**Aim of the task**: All entries should be output exactly as they stand.

(Part of a data file)
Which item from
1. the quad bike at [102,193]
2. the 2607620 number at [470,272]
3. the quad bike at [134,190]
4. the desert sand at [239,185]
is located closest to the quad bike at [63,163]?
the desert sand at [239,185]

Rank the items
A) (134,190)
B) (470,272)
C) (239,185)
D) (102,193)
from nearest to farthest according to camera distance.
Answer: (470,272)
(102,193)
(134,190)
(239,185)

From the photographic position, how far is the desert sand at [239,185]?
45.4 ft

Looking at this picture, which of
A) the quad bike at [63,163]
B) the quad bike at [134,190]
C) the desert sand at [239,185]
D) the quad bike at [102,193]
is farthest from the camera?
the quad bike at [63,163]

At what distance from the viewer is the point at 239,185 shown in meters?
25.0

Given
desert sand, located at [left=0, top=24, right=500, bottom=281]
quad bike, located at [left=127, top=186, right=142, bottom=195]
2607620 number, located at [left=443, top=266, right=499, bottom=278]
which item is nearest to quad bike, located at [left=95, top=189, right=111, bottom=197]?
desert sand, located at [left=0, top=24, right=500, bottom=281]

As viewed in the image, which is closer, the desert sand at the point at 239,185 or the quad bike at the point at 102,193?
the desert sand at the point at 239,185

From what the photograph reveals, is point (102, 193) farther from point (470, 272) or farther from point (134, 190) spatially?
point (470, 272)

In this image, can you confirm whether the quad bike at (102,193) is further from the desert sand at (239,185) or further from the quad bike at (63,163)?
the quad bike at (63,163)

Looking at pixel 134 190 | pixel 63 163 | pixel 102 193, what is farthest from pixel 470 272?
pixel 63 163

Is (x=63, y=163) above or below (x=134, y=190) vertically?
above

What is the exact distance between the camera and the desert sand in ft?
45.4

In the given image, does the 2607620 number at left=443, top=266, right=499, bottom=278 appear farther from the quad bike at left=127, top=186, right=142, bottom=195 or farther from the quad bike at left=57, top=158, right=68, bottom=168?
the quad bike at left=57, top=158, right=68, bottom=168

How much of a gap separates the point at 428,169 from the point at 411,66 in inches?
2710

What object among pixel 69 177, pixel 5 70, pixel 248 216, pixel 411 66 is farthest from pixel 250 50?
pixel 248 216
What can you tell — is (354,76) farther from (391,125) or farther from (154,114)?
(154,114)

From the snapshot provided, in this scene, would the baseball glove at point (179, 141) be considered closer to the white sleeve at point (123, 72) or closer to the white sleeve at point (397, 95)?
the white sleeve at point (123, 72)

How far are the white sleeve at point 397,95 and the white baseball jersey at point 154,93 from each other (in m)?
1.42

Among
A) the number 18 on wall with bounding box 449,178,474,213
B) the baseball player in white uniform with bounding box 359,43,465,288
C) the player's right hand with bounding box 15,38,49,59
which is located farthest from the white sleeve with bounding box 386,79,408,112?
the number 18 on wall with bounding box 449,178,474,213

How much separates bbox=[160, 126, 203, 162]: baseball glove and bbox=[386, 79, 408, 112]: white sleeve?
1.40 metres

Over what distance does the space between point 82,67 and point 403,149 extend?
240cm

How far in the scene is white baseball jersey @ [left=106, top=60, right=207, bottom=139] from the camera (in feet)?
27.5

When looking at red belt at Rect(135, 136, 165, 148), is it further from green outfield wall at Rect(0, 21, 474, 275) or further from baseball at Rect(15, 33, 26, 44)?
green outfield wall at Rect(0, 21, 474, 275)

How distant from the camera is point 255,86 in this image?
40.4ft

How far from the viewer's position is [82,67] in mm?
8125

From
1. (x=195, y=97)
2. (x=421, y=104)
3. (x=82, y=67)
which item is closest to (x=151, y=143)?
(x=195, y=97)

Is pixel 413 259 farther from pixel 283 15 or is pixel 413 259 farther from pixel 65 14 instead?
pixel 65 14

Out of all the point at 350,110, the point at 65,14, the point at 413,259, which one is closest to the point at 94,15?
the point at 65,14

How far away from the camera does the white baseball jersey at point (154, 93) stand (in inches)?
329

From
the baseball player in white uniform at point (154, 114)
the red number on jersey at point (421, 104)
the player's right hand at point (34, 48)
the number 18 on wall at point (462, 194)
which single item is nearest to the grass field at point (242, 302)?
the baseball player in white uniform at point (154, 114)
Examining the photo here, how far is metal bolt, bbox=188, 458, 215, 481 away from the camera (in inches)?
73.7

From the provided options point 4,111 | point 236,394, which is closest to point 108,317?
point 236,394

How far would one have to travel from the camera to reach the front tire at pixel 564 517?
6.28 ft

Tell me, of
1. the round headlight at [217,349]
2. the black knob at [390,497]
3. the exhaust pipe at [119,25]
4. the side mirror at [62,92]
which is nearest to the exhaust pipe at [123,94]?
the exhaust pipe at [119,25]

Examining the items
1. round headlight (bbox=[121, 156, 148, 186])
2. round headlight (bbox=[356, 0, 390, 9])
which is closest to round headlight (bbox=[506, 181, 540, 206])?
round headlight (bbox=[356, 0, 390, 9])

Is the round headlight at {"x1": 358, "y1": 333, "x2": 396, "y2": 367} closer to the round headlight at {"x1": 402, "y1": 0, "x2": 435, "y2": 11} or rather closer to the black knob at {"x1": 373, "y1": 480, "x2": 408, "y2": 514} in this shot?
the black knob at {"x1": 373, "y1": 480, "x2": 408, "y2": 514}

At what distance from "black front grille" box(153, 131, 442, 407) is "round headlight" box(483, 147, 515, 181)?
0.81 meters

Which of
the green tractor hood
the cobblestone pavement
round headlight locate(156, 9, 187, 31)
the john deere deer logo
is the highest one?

**Solution below**:
Which item from
1. the quad bike at [102,193]
2. the 2607620 number at [470,272]
3. the quad bike at [134,190]
4. the desert sand at [239,185]
is located closest to the quad bike at [63,163]?
the desert sand at [239,185]

Rank the items
A) (134,190)
B) (470,272)
C) (239,185)
D) (102,193)
from nearest to farthest according to camera distance.
Answer: (470,272)
(102,193)
(134,190)
(239,185)

From the photographic position, how far is the desert sand at [239,185]?
45.4 ft

Looking at this picture, which of
A) the quad bike at [63,163]
B) the quad bike at [134,190]
C) the desert sand at [239,185]
D) the quad bike at [102,193]
is farthest from the camera?
the quad bike at [63,163]

At what distance from the viewer is the point at 239,185 shown in meters?
25.0

Given
desert sand, located at [left=0, top=24, right=500, bottom=281]
quad bike, located at [left=127, top=186, right=142, bottom=195]
2607620 number, located at [left=443, top=266, right=499, bottom=278]
which item is nearest to quad bike, located at [left=95, top=189, right=111, bottom=197]?
desert sand, located at [left=0, top=24, right=500, bottom=281]

As viewed in the image, which is closer, the desert sand at the point at 239,185 or the quad bike at the point at 102,193?
the desert sand at the point at 239,185

From what the photograph reveals, is point (102, 193) farther from point (470, 272) or farther from point (134, 190) spatially?
point (470, 272)

In this image, can you confirm whether the quad bike at (102,193) is further from the desert sand at (239,185) or further from the quad bike at (63,163)?
the quad bike at (63,163)

Looking at pixel 134 190 | pixel 63 163 | pixel 102 193, what is farthest from pixel 470 272?
pixel 63 163

Is (x=63, y=163) above or below (x=134, y=190) vertically?
above

What is the exact distance between the camera and the desert sand in ft?
45.4

In the given image, does the 2607620 number at left=443, top=266, right=499, bottom=278 appear farther from the quad bike at left=127, top=186, right=142, bottom=195 or farther from the quad bike at left=57, top=158, right=68, bottom=168?
the quad bike at left=57, top=158, right=68, bottom=168

How much of a gap separates the point at 428,169 from the point at 411,66 in inches?
2710

What object among pixel 69 177, pixel 5 70, pixel 248 216, pixel 411 66 is farthest from pixel 250 50?
pixel 248 216
What can you tell — is (354,76) farther from (391,125) or farther from (154,114)?
(154,114)

From the snapshot provided, in this scene, would the baseball glove at point (179, 141) be considered closer to the white sleeve at point (123, 72) or closer to the white sleeve at point (397, 95)?
the white sleeve at point (123, 72)

How far are the white sleeve at point 397,95 and the white baseball jersey at point 154,93 from each other (in m)?
1.42

Among
A) the number 18 on wall with bounding box 449,178,474,213
B) the baseball player in white uniform with bounding box 359,43,465,288
C) the player's right hand with bounding box 15,38,49,59
which is located farthest from the white sleeve with bounding box 386,79,408,112?
the number 18 on wall with bounding box 449,178,474,213

How much separates bbox=[160, 126, 203, 162]: baseball glove and bbox=[386, 79, 408, 112]: white sleeve?
1.40 metres

Over what distance does the space between point 82,67 and point 403,149 extend?
240cm

How far in the scene is white baseball jersey @ [left=106, top=60, right=207, bottom=139] from the camera (in feet)?
27.5

When looking at red belt at Rect(135, 136, 165, 148), is it further from green outfield wall at Rect(0, 21, 474, 275) or further from baseball at Rect(15, 33, 26, 44)?
green outfield wall at Rect(0, 21, 474, 275)

How distant from the camera is point 255,86 in this image?
40.4ft

How far from the viewer's position is [82,67] in mm?
8125

From
1. (x=195, y=97)
2. (x=421, y=104)
3. (x=82, y=67)
which item is closest to (x=151, y=143)?
(x=195, y=97)

Is pixel 413 259 farther from pixel 283 15 or is pixel 413 259 farther from pixel 65 14 instead?
pixel 65 14

Out of all the point at 350,110, the point at 65,14, the point at 413,259, which one is closest to the point at 94,15?
the point at 65,14

How far away from the camera does the white baseball jersey at point (154, 93) stand (in inches)?
329

From
the baseball player in white uniform at point (154, 114)
the red number on jersey at point (421, 104)
the player's right hand at point (34, 48)
the number 18 on wall at point (462, 194)
which single item is nearest to the grass field at point (242, 302)?
the baseball player in white uniform at point (154, 114)
Examining the photo here, how far is metal bolt, bbox=188, 458, 215, 481 away from the camera (in inches)?
73.7

From the provided options point 4,111 | point 236,394, which is closest to point 108,317?
point 236,394

How far would one have to travel from the camera to reach the front tire at pixel 564 517?
6.28 ft

Tell me, of
1. the round headlight at [217,349]
2. the black knob at [390,497]
3. the exhaust pipe at [119,25]
4. the side mirror at [62,92]
which is nearest to the exhaust pipe at [123,94]?
the exhaust pipe at [119,25]

Examining the items
1. round headlight (bbox=[121, 156, 148, 186])
2. round headlight (bbox=[356, 0, 390, 9])
which is closest to round headlight (bbox=[506, 181, 540, 206])?
round headlight (bbox=[356, 0, 390, 9])

Is the round headlight at {"x1": 358, "y1": 333, "x2": 396, "y2": 367} closer to the round headlight at {"x1": 402, "y1": 0, "x2": 435, "y2": 11} or rather closer to the black knob at {"x1": 373, "y1": 480, "x2": 408, "y2": 514} in this shot?
the black knob at {"x1": 373, "y1": 480, "x2": 408, "y2": 514}

At what distance from "black front grille" box(153, 131, 442, 407) is "round headlight" box(483, 147, 515, 181)?
0.81 meters

Which of
the green tractor hood
the cobblestone pavement
round headlight locate(156, 9, 187, 31)
the john deere deer logo
is the highest one?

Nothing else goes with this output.